I think the order should be affirmed.

SEARLS, C., and HAYNES, C., concurred.

For the reasons given in the foregoing opinion the order is affirmed.

GAROUTTE, J., HARRISON, J., VAN FLEET, J.

[No 19558. Department One.-July 25, 1895.]

JULIUS KOEBIG, APPELLANT, v. SOUTHERN PACIFIC COMPANY ET AL., RESPONDENTS.

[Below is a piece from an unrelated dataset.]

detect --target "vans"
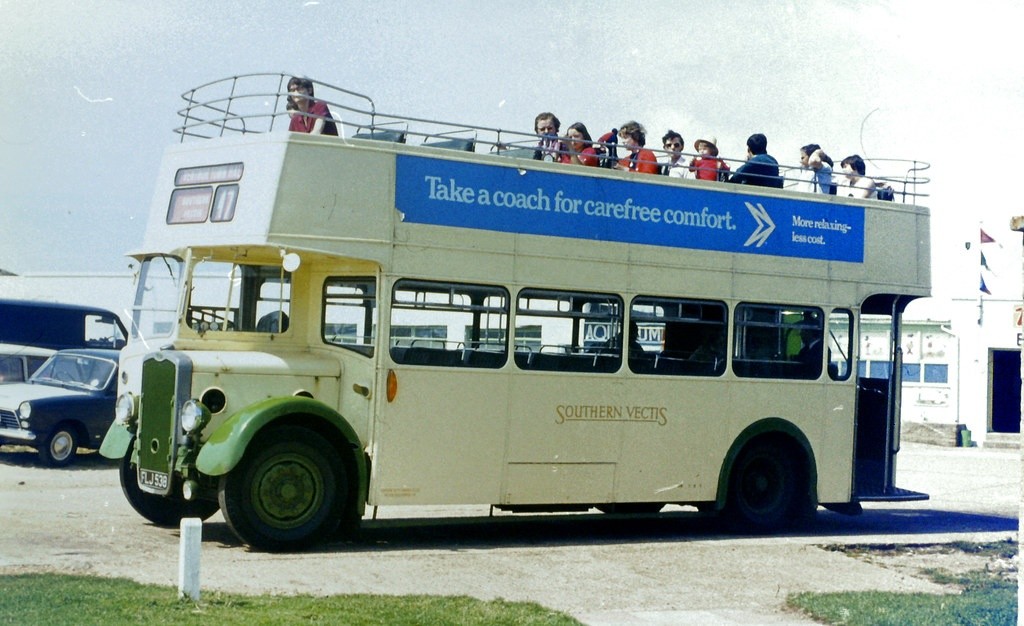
[1,291,153,401]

NEGLIGENCE-LOSS OF PROPERTY-VERDICT AGAINST LAW ND EVI DENCE-ADMISSIONS OF DEFENDANTS.—In an action for damages for the destruction of property swept away during high water, by reason of the alleged faulty and negligent construction of a railroad bridge maintained by the defendants, where the defendants admitted upon the trial the value and quantity of the property lost by the plaintiff in accordance with the claim made in the complaint, and supported by the uncontradicted evidence of a witness for the plaintiff, and the

court instructed the jury that the property described in the complaint as having been destroyed was of the value stated in the complaint, and that, if they found that the property was destroyed in the manner and under the circumstances stated in the complaint, it would be their duty to render a verdict for the value thereof, a verdict for the plaintiff of a much less amount of damages should be set aside as unsupported by the evidence and contrary to law.

APPEAL from a judgment of the Superior Court of Los Angeles County. WALDO M. YORK, Judge.

The facts are stated in the opinion of the court.

E. S. Pillsbury, White & Monroe, for Appellant.

The general verdict necessarily includes a finding that the property was destroyed in the manner and under the circumstances stated in the complaint. (Dwyer v. Carroll, 86 Cal. 298, 303; Merritt v. Wilcox, 52 Cal. 238; Mendelsohn v. Anaheim Lighter Co., 40 Cal. 657; McLaughlin v. Kelly, 22 Cal. 212; Reardon v. San Francisco, 66 Cal. 492; 56 Am. Rep. 109.) The verdict, being in disregard of the instructions of the court, was against law. (Emerson v. Santa Clara County, 40 Cal. 544; Karr v. Parks, 44 Cal. 46, 50; Aguirre v. Alexander, 58 Cal. 21; Loveland v. Gardner, 79 Cal. 317, 321; Declez v. Save, 71 Cal. 552.)

A. B. Hotchkiss, for Respondents.

The verdict is not contrary to law, because, under the instructions given and the admissions made by counsel, the jury was at liberty to find either way. (Rice v. Cunningham, 29 Cal. 496; Spect v. Gregg, 51 Cal. 202; Wilson v. Cross, 33 Cal. 68; Declez v. Save, 71 Cal. 552; Brumagim v. Bradshaw, 39 Cal. 35; Hayne on New Trial, sec. 99, p. 278; Benjamin v. Stewart, 61 Cal. 609; Spect v. Gregg, supra; Lynn v. Southern Pac. Co., 103 Cal. 7.) The testimony of Kohler for the plaintiff was distrusted to the extent of rejecting plaintiff's claim for more than five hundred dollars. (Code Civ. Proc., secs. 1844, 2061.) The reasonable effect of admissions is for the jury.